What Does the Shooting Star Tell You?
Shooting stars indicate a potential price top and reversal. The shooting star candle is most effective when it forms after a series of three or more consecutive rising candles with higher highs. It may also occur during a period of overall rising prices, even if a few recent candles were bearish.
Following the advance, a shooting star opens and then rises strongly during the day. This shows the same buying pressure seen over the last several periods. As the day progresses, though, the sellers step in and push the price back down to near the open, erasing the gains for the day. This shows that buyers lost control by the close of the day, and the sellers may be taking over.
The long upper shadow represents the buyers who bought during the day but are now in a losing position because the price dropped back to the open.
The candle that forms after the shooting star is what confirms the shooting star candle. The next candle’s high must stay below the high of the shooting star and then proceed to close below the close of the shooting star. Ideally, the candle after the shooting star gaps lower or opens near the prior close and then moves lower on heavy volume. A down day after a shooting star helps confirm the price reversal and indicates the price could continue to fall. Traders may look to sell or short sell.

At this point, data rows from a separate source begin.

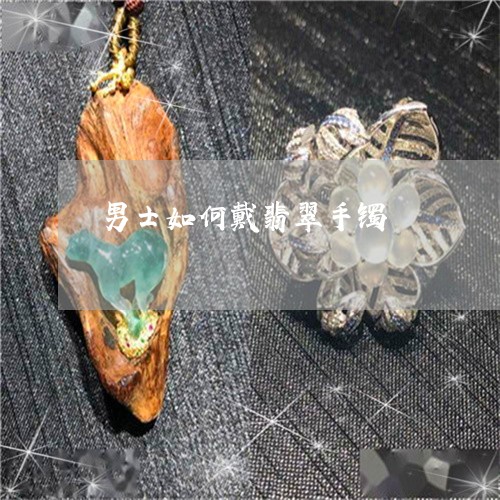 男士如何戴翡翠手镯/2023041352692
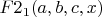 $F2_1(a,b,c,x)$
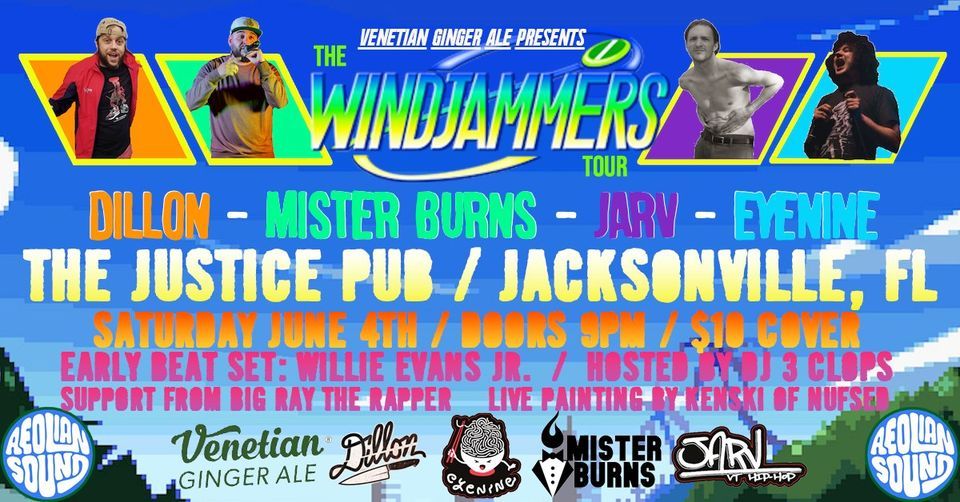 Windjammers Tour \/ Justice Pub - Jacksonville, FL \/ June 4th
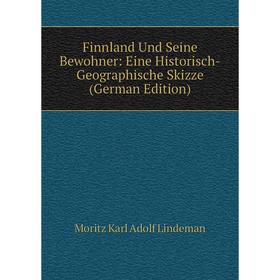 Книга Finnland Und Seine Bewohner: Eine Historisch-Geographische Skizze (German Edition). Moritz Karl Adolf Lindeman
Книга Finnland Und Seine Bewohner: Eine Historisch-Geographische Skizze (German Edition). Moritz Karl Adolf Lindeman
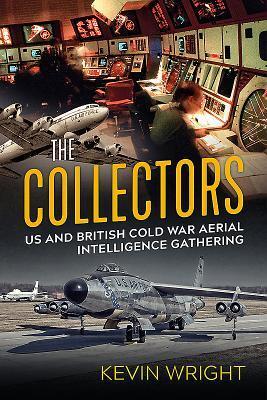 Cover: 9781912390809 | The Collectors: Us and British Cold War Aerial Intelligence Gathering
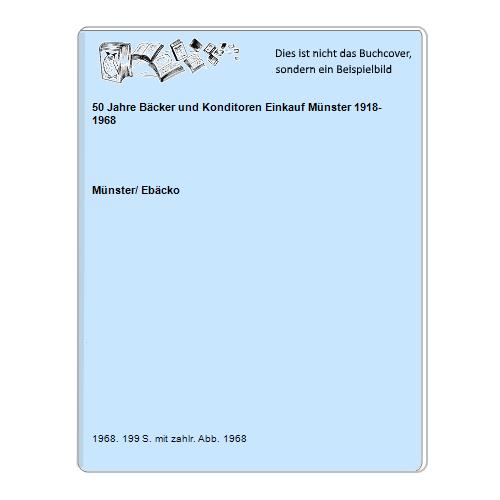 Mnster/ Ebcko - 50 Jahre Bcker und Konditoren Einkauf Mnster 1918-1968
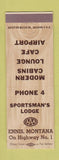 Matchbook Cover - Sportsman's Lodge Ennis MT low phone #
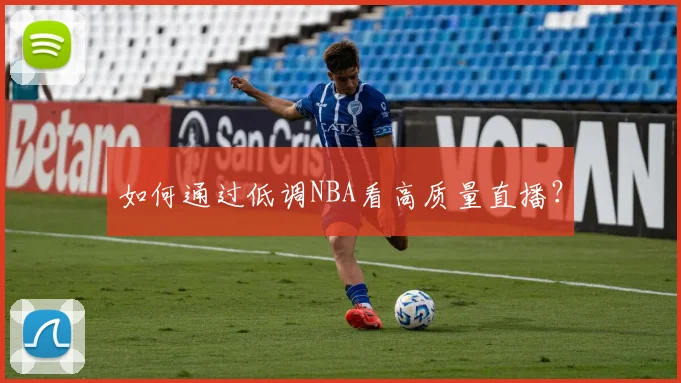 如何通过低调NBA看高质量直播？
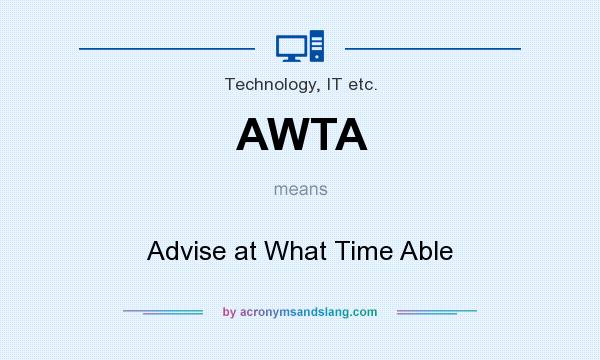 What does AWTA mean? It stands for Advise at What Time Able
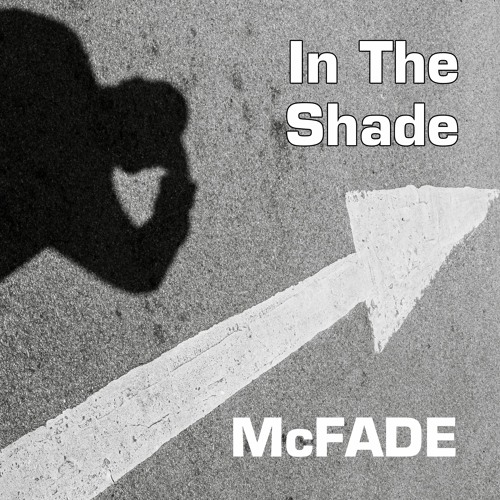McFade In The Shade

If the price rises after a shooting star, the price range of the shooting star may still act as resistance. For example, the price may consolidate in the area of the shooting star. If the price ultimately continues to rise, the uptrend is still intact and traders should favor long positions over selling or shorting.
Example of How to Use the Shooting Star
In this example, the stock is rising in an overall uptrend. The uptrend accelerates just prior to the formation of a shooting star. The shooting star shows the price opened and went higher (upper shadow) then closed near the open. The following day closed lower, helping to confirm a potential price move lower. The high of the shooting star was not exceeded and the price moved within a downtrend for the next month. If trading this pattern, the trader could sell any long positions they were in once the confirmation candle was in place.
The Difference Between the Shooting Star and the Inverted Hammer
The inverted hammer and the shooting star look exactly the same. They both have long upper shadows and small real bodies near the low of the candle, with little or no lower shadow. The difference is context. A shooting star occurs after a price advance and marks a potential turning point lower. An inverted hammer occurs after a price decline and marks a potential turning point higher.
Limitations of the Shooting Star
One candle isn’t all that significant in a major uptrend. Prices are always gyrating, so the sellers taking control for part of one period—like in a shooting star—may not end up being significant at all.
This is why confirmation is required. Selling must occur after the shooting star, although even with confirmation there is no guarantee the price will continue to fall, or how far. After a brief decline, the price could keep advancing in alignment with the longer-term uptrend.
Utilize stop losses when using candlesticks, so when they don’t work out your risk is controlled. Also, consider using candlesticks in conjunction with other forms of analysis. A candlestick pattern may take on more significance it occurs near a level that has been deemed important by other forms of technical analysis.